Written request 1:
Swap "Bulldogs" for "Dawgs" in the SEC predictions text, and write out the passage that begins at the words "All in on Mississippi" and stops after "of the ball.".
Written request 2:
Write the next part of the SEC predictions text, beginning after its last sentence.

Text excerpt:
We’ve ranked the SEC’s teams and top players. We’ve predicted the outcome of every game every SEC team will play.

There’s not a whole lot left to reveal, except, perhaps this.

What’s our boldest prediction about the 2018 SEC college football season? That’s something we’ve been discussing all month.

All in on Mississippi State

Connor O’Gara, senior national columnist: I’ve been saying it all offseason, so why deviate now? I believe that Mississippi State will go 10-2 in the regular season, with the lone SEC loss being at Alabama. I’m all sorts of high on Joe Moorhead and the roster that the Bulldogs return. They have the most returning production of any team in the SEC, and that’s from a 9-win team. Having someone like Moorhead to step in and maximize the ability of MSU’s skill players will be huge.

I’m not sure people give enough credit to the MSU defense, which had a massive turnaround last year under Todd Grantham. Even though he’s gone, obviously Jeffery Simmons and Montez Sweat are not. With Gerri Green and Mark McLaurin, the Bulldogs aren’t lacking playmakers on the defensive side of the ball.

The schedule doesn’t scare me, either. Going to Death Valley and Tuscaloosa will obviously be tough, but home games against teams like Auburn, Florida and Texas A&M will be a chance for the Bulldogs to shine. I’ve got a lot of confidence in MSU, though I’m not sure any human has as much confidence as Moorhead.

Florida will win the SEC East

Jon Cooper, director of operations: It’s a general consensus that Georgia will win the division again, with South Carolina finishing second. If we’re going bold, I’m going Florida winning under Dan Mullen.

The Gators are a QB away from going 9-3, and with a track record like Mullen’s with signal callers, it could happen quicker than most think. Games at Tennessee and Mississippi State will be huge. The annual showdown with Georgia in Jacksonville is usually a battle, and Florida hosts LSU and South Carolina in Gainesville. That’s a rather favorable schedule.

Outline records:
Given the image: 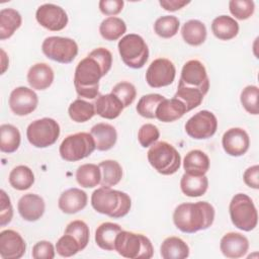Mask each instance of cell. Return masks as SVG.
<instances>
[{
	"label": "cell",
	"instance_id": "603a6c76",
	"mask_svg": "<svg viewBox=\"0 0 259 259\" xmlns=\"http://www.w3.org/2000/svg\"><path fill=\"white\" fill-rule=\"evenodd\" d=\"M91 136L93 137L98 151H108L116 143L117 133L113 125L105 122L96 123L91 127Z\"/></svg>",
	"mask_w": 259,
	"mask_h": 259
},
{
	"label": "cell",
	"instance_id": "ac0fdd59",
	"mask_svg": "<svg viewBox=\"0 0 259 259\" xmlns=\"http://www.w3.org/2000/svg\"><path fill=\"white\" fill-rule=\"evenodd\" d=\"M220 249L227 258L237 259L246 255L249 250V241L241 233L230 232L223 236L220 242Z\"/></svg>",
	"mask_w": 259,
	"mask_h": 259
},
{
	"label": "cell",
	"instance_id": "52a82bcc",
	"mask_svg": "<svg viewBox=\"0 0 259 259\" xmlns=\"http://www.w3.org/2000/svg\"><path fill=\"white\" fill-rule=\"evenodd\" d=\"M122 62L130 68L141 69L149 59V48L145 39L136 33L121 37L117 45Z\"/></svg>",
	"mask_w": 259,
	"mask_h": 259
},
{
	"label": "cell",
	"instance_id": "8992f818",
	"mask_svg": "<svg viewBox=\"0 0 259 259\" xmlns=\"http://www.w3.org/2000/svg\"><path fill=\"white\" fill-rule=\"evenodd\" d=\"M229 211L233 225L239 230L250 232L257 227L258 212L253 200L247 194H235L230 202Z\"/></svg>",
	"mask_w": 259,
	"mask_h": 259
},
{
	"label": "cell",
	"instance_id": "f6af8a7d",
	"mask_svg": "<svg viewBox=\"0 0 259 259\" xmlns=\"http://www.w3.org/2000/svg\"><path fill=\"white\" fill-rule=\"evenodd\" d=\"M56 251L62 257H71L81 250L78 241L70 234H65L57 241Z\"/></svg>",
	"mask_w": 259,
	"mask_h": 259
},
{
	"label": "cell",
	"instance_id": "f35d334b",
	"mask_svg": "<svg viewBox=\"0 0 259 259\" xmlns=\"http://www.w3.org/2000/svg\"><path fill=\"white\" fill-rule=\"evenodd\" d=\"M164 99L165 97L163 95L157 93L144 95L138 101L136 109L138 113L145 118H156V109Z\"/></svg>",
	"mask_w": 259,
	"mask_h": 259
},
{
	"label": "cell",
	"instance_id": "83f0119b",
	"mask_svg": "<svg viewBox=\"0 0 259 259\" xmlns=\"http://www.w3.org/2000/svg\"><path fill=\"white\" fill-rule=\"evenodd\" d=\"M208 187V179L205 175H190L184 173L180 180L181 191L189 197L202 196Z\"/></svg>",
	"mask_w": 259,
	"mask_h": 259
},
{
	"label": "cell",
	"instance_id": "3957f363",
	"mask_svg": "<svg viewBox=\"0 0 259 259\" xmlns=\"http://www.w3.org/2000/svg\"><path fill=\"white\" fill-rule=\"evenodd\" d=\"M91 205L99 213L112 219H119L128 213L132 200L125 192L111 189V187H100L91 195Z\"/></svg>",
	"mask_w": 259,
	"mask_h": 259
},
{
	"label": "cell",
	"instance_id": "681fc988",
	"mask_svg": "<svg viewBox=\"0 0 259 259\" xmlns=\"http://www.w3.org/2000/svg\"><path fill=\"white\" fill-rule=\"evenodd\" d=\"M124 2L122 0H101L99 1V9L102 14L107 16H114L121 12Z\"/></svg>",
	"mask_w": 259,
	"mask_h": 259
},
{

Right answer 1:
All in on Mississippi State

Connor O’Gara, senior national columnist: I’ve been saying it all offseason, so why deviate now? I believe that Mississippi State will go 10-2 in the regular season, with the lone SEC loss being at Alabama. I’m all sorts of high on Joe Moorhead and the roster that the Dawgs return. They have the most returning production of any team in the SEC, and that’s from a 9-win team. Having someone like Moorhead to step in and maximize the ability of MSU’s skill players will be huge.

I’m not sure people give enough credit to the MSU defense, which had a massive turnaround last year under Todd Grantham. Even though he’s gone, obviously Jeffery Simmons and Montez Sweat are not. With Gerri Green and Mark McLaurin, the Dawgs aren’t lacking playmakers on the defensive side of the ball.

Right answer 2:
Auburn won’t win a single game outside Jordan-Hare Stadium

Adam Spencer, SEC reporter: If you look at the Tigers’ away (and neutral) schedule, they face Washington, Mississippi State, Ole Miss, Georgia and Alabama away from the friendly confines of The Plains. None of those games is easy, and it wouldn’t be too hard to predict a 1-4 mark in those games. However, I think even Ole Miss, with talented QB Jordan Ta’amu and superstar WR A.J. Brown, will be able to do enough to pick up a victory in Oxford.

That means Auburn will have to win all seven home games to finish above .500, and that won’t be easy, either. With LSU and an improved Texas A&M squad coming to town, it could be tough for the Tigers to even qualify for a bowl game this fall. Losing RB Kerryon Johnson is going to hurt this offense a lot more than people think.

Dooley will become Mizzou’s interim head coach

Michael Bratton, news editor: Derek Dooley makes his return to Neyland Stadium not as offensive coordinator of Missouri but as the interim head coach of the Tigers.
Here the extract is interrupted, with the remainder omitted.